Hace un par de días pude ver a dos jugadores sub16 jugando un final de torre y peón de caballo contra torre en la primera mesa de un torneo. La posición era tablas y ese fue el resultado final. Sin embargo me llamó la atención como el más fuerte de ellos, que era el que tenía el peón de más, intentaba vencer de todas las maneras posibles, llevando la torre por un lado, ahora por atrás, ahora por delante, depués trataba de progresar con su rey... Cada intento de conseguir algo en ese final era defendido por su rival, que cada vez usaba una manera diferente de defenderse, que improvisaba sobre la marcha y que resultaba efectiva. Eso sí, jugaban el apuro de tiempo y el bando defensor tenía que pensar la manera de defenderse cada vez que su rival hacía un nuevo intento.
Hay ciertos métodos defensivos muy útiles de conocer, a la vez de fáciles de recordar, que deben formar parte del conocimiento de cualquier ajedrecista.

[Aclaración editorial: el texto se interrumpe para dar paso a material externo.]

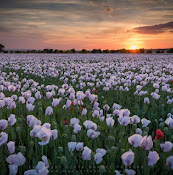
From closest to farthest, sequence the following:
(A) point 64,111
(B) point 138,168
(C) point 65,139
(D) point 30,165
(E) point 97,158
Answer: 1. (E) point 97,158
2. (B) point 138,168
3. (D) point 30,165
4. (C) point 65,139
5. (A) point 64,111

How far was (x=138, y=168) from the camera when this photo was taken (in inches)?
93.9

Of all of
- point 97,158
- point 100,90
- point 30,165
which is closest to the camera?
point 97,158

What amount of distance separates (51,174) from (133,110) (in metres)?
3.26

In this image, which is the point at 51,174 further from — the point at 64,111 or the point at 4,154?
the point at 64,111

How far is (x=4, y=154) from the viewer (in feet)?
8.84

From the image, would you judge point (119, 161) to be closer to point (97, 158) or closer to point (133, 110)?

Tanto en el final de torre y peón de caballo (peón b o peón g) contra torre, como en el caso de que sea peón de torre (peón a o peón h), la defensa pasiva en la primera línea resulta tan eficaz como simple. No hace falta ni siquiera recurrir a la posición de Philidor (que ocupará algún artículo en este blog en el futuro), tan sólo hay que situar el rey del bando defensor en la casilla de coronación del peón enemigo y colocar la torre en la primera fila, defendiendo al rey de cualquier jaque, como vemos en el siguiente diagrama.
Las blancas permanecerán pasivas una vez que lleguen a la posición del diagrama, moviendo su torre por la primera fila, estén donde estén las piezas del negro. El negro no puede progresar, tan sólo podría intentar situar su peón en b2, su rey en b3 y la torre en a1 dando mate, pero como es lógico, en cuanto las negras amenacen ese mate, las blancas darán jaque en la tercera fila y el peón de b2 se pierde.
Es bastante simple, repito, además sencillo de recordar, y se puede llegar a producir con cierta frecuencia.
Pero por favor, no olvidemos que la defensa pasiva que acabamos de ver sólo sirve cuando el peón es de torre o de caballo.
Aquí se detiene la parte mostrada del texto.